New Street Additions (2006–2020)
- SNDi value
- 6.48
- Rank in Malaysia
- 36th of 43
- Rank in Selangor
- 4th of 5
Entire Network (Aggregate)
- SNDi value
- 4.85
- Rank in Malaysia
- 31st of 43
- Rank in Selangor
- 4th of 5
Rankings go from most connected to most disconnected — rank 1 is the most connected.

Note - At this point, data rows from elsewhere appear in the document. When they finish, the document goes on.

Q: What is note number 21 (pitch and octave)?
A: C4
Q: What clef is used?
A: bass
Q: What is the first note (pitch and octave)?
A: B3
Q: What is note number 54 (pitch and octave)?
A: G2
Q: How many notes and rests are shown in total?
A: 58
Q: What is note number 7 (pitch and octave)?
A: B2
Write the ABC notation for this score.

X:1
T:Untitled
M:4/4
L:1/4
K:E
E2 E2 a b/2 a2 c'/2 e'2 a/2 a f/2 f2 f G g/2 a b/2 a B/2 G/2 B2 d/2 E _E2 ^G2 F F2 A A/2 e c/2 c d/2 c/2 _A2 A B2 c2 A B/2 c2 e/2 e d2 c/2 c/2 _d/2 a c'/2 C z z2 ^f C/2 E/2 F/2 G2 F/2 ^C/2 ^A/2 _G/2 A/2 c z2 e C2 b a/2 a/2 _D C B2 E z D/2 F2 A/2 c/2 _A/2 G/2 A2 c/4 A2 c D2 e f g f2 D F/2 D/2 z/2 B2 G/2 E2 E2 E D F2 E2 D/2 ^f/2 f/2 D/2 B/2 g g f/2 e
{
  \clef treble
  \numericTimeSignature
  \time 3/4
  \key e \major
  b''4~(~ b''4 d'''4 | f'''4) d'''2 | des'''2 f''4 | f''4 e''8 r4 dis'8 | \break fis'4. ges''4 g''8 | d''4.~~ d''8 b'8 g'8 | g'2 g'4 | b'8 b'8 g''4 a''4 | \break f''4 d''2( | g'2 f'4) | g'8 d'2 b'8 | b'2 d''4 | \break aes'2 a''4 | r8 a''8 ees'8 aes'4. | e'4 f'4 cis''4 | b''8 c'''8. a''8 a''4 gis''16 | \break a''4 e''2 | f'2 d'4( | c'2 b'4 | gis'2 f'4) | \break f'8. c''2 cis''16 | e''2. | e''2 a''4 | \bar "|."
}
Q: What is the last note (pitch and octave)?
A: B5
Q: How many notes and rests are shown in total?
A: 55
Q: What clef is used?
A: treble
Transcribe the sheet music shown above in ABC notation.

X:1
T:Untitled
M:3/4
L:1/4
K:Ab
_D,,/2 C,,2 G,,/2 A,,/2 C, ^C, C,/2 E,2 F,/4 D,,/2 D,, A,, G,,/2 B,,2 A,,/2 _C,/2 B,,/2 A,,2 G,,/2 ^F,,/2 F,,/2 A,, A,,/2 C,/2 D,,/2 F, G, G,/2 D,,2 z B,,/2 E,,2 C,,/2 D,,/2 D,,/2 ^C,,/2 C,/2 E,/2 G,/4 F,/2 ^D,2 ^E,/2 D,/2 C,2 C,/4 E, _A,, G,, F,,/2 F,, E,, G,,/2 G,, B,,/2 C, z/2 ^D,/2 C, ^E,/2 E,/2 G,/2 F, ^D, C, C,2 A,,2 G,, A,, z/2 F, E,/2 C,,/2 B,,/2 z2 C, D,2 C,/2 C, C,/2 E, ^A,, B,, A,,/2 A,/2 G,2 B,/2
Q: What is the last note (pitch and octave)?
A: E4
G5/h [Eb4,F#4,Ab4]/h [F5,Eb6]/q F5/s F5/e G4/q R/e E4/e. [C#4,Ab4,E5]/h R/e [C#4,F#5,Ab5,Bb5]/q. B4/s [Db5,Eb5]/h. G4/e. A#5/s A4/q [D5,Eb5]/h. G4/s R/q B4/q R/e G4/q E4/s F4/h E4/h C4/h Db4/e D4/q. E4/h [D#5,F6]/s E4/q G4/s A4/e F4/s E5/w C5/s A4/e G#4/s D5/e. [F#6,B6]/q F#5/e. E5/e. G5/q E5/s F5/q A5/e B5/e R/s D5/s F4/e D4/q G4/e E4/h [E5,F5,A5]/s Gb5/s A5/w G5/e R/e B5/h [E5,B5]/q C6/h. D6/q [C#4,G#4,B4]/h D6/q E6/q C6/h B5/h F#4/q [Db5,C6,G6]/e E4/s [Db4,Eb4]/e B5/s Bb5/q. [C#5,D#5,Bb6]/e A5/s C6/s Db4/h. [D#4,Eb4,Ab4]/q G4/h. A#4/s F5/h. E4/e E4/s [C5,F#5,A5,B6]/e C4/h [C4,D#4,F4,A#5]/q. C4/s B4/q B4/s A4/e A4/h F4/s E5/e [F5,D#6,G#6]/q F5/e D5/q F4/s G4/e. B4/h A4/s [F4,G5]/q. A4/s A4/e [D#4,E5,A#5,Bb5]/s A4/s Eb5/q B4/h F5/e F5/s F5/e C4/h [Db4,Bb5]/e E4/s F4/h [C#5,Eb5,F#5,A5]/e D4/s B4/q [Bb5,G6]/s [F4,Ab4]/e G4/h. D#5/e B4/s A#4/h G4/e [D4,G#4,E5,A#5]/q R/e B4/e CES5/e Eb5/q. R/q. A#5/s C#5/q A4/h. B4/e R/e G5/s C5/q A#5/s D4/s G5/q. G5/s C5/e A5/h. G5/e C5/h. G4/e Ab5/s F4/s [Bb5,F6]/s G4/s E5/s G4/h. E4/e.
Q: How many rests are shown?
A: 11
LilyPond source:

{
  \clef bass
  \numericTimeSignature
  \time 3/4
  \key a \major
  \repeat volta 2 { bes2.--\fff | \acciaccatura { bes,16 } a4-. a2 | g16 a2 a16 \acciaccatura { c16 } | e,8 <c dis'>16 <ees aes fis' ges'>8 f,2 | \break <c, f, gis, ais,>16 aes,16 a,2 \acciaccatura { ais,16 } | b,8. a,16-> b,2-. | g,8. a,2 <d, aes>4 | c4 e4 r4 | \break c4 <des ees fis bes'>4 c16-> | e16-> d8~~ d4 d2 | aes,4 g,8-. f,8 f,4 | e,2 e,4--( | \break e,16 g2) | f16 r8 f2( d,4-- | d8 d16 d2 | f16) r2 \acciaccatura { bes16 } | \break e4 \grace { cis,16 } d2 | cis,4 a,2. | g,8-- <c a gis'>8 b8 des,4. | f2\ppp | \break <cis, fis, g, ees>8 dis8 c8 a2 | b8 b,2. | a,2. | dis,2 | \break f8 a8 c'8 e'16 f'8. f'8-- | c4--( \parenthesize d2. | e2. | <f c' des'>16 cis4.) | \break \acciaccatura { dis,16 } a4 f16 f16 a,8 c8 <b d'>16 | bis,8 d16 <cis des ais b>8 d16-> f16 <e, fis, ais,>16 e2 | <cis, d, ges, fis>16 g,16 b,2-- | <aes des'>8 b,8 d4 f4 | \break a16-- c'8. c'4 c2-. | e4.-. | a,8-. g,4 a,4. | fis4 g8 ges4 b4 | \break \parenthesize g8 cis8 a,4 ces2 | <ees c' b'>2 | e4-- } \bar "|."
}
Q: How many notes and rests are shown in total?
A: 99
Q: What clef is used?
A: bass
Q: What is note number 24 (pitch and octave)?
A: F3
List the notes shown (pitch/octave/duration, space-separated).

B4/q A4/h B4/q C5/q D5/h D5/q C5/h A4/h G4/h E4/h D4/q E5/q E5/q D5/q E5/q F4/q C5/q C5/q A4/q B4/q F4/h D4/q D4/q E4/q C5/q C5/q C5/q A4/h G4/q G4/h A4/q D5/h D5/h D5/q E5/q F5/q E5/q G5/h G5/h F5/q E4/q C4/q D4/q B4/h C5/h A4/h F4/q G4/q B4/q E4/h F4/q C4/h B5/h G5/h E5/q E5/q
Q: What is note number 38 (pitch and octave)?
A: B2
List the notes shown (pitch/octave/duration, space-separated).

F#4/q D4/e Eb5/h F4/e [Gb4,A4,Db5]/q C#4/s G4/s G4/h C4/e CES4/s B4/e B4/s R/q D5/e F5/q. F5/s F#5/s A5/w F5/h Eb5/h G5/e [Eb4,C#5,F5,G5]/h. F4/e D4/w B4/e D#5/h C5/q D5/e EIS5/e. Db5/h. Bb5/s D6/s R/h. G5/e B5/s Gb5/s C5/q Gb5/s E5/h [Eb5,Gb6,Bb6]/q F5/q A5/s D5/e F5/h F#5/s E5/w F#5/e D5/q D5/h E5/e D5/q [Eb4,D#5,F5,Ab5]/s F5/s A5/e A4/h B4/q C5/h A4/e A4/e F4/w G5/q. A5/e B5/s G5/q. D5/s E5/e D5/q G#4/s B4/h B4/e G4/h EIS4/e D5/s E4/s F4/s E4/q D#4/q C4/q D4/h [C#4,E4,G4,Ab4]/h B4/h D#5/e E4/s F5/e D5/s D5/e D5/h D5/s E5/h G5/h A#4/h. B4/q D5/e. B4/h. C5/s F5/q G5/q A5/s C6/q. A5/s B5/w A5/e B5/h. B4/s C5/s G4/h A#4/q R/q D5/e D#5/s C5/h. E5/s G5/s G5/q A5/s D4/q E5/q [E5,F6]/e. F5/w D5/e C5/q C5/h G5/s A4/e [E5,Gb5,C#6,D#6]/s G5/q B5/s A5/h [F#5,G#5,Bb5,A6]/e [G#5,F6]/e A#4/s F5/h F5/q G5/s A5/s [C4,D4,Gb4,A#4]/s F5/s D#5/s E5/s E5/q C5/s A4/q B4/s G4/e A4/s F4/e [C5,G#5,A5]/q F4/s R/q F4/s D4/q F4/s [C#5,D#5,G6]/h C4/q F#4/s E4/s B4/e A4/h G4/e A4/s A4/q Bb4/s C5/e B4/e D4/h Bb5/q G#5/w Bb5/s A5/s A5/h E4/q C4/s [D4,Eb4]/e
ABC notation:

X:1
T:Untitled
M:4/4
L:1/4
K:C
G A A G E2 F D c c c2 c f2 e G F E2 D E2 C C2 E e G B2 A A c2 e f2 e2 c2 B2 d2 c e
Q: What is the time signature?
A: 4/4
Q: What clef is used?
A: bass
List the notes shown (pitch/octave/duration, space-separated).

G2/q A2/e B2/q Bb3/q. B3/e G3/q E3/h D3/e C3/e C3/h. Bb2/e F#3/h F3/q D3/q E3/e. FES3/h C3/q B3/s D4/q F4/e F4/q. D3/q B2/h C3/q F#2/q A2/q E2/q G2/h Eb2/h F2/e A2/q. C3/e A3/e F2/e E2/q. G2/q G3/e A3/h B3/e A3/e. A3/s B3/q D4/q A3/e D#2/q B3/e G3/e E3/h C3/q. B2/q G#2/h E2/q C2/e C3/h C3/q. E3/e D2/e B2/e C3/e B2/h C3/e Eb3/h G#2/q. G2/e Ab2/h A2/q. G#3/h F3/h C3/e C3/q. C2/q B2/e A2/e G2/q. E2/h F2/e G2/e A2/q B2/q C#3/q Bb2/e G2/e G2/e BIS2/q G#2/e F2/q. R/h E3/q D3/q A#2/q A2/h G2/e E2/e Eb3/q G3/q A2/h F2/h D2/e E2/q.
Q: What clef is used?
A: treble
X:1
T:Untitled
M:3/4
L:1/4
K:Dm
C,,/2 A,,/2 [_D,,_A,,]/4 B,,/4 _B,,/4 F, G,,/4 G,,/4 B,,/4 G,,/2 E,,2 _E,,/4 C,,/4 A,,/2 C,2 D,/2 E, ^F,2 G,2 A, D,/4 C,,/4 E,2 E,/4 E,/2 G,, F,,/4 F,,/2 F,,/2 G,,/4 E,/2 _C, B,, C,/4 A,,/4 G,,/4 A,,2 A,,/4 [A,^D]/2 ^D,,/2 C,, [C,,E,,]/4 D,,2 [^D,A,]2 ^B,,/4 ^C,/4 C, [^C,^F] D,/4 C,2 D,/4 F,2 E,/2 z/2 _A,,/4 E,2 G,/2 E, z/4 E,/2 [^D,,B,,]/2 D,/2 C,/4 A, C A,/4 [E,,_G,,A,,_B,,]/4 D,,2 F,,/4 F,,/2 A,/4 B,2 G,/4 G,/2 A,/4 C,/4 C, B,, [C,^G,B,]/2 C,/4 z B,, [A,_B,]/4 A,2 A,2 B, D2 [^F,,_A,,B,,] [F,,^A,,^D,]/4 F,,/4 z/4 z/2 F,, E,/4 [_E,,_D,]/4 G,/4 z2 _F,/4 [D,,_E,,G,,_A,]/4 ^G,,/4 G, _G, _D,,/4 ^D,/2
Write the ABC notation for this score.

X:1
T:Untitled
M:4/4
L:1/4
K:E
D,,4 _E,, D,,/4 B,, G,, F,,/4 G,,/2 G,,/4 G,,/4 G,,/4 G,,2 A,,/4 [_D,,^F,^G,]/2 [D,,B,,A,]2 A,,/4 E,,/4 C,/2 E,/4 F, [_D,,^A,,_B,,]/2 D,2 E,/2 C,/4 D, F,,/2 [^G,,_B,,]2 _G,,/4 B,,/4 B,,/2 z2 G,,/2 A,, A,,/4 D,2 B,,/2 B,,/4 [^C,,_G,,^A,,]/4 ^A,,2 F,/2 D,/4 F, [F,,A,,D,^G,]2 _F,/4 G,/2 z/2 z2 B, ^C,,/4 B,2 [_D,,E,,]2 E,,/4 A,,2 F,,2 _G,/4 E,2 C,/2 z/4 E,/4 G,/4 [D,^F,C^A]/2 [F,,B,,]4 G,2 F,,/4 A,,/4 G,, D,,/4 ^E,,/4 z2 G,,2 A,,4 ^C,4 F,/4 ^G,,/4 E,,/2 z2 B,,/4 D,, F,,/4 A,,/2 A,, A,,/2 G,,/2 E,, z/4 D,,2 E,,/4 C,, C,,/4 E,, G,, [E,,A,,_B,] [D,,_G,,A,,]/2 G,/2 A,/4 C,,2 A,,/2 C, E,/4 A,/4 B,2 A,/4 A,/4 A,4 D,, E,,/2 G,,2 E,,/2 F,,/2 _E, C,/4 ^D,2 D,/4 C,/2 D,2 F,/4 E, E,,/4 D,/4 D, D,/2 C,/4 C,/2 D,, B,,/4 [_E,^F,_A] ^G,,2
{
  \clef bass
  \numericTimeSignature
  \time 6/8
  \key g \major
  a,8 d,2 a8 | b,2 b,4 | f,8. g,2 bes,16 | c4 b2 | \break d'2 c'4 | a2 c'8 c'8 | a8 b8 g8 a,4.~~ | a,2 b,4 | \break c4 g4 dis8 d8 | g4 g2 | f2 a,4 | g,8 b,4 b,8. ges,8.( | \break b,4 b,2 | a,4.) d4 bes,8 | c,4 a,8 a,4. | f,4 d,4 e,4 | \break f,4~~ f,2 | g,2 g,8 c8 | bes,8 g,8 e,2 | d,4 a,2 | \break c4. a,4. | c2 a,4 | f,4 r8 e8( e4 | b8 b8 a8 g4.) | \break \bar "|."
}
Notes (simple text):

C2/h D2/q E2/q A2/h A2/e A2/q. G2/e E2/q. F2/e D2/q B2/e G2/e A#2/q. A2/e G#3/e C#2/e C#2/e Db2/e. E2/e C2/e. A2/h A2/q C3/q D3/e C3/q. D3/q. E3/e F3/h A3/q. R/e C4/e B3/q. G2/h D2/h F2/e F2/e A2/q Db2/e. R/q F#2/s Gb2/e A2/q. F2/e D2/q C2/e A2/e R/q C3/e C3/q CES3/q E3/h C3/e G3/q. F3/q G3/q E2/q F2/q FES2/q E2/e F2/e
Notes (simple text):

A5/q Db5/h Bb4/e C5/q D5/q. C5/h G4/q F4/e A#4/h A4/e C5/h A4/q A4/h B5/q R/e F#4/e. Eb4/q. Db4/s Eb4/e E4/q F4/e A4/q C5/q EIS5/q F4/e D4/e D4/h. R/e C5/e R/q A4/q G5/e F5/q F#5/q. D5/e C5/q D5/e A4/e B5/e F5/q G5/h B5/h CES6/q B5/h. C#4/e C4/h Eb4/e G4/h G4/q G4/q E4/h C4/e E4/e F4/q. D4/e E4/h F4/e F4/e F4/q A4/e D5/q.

What about similarly populated cities?
- Surabaya, Indonesia
- Johannesburg, South Africa
- Hangzhou, China
- Chengdu, China
- Nanjing, China
- Riyadh, Saudi Arabia
In new street additions, Kuala Lumpur and Chengdu both built increasingly disconnected streets over time, while Surabaya fluctuated in its street-construction patterns. For the full street network, though, all three cities follow the same trend. Notably, Kuala Lumpur had a more connected network than Surabaya in 1975 but the two have since reversed their relative ranking.